In-Depth

Enlist ADO.NET Connections in Pooled Objects Manually

You can boost performance in server-side apps by using COM+ pooled objects to cache resources. Be sure to enlist the connection manually each time the object pool picks up the object.

Technology Toolbox: C#, SQL Server 2000

Using COM+ pooled objects to cache and reuse valuable resources is one of the most effective ways to boost performance in server-side .NET and COM-based applications. Database connections are among the most precious server-side resources, so they've always been the number-one candidate for pooling. The OLE DB infrastructure offers database connection pooling features, but many performance tests have shown that caching database connections wrapped inside COM+ pooled objects manually outperforms OLE DB-based connection pooling.

Developing COM+ pooled objects was out of reach for VB6 developers, but implementing .NET COM+ pooled objects (using the Enterprise Services infrastructure) has become a snap. However, you must be aware of a big gotcha when caching connections in a pooled object when you're using Distributed Transaction Coordinator (DTC) based transactions. If a serviced component (one using Enterprise Services) runs inside a COM+ transactional context, database connections are enlisted automatically when they're opened or picked up from the database connection pool.

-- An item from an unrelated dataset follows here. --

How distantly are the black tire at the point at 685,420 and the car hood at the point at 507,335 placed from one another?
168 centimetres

This means that cached connections created and opened in the class constructor won't magically enlist into the active transactional context each time a call enters a pooled object's method.

You need to enlist the connection into the active transactional context manually each time the object is picked up from the object pool. You can hook into this event overriding the ServicedComponent Activate method. You extract the active transactional context and attach it to the database connection using the EnlistDistributedTransaction method that all connection classes (no matter what managed provider you're using) expose:

protected override void Activate() {
	// m_con is a DB connection that has been
	// opened in the class's constructor phase 
	m_con.EnlistDistributedTransaction 
		((ITransaction)ContextUtil.Transaction);
		base.Activate();
}

This is all you need to do, but it's good coding practice to set the Enlist=false parameter in the database connection string:

[Transaction(TransactionOption.Required), 
	ObjectPooling(true,3,30),
public class myclass : ServicedComponent {
	private SqlConnection m_con ;
	public myclass(){
		m_con = new  SqlConnection( 
			"Password=whatever;User ID=sa;Initial
			Catalog=pubs;Enlist=false")
		// the DB connection is opened when the object 
		// is created 
		m_con.Open ();
}

Un-enlist the connection from the transaction in the Deactivate event—that is, when the object is going to be put back in the pool:

protected override void Deactivate() {
	m_con.EnlistDistributedTransaction (null);
	base.Deactivate ();
}

Note, however, that these last two actions are not required at present.

One last thing: Each time the object is deactivated, the COM+ runtime calls the CanBePooled method of the ServicedComponent class to check if the object must be set back in the pool or destroyed. You must override this method in your class because the implementation of the base class always returns false, making your whole pooling strategy ineffective:

protected override bool CanBePooled() {
	// this object can always be pooled
	return true;
}

The connection pooling mechanism of the SqlClient managed provider in the .NET Framework has been rewritten internally using COM+ pooling features. You might not see significant improvements when caching SqlConnections, but if you're still using the OLE DB provider, you'd better roll your own connection caching mechanism using pooled objects if you want to squeeze every last drop of performance.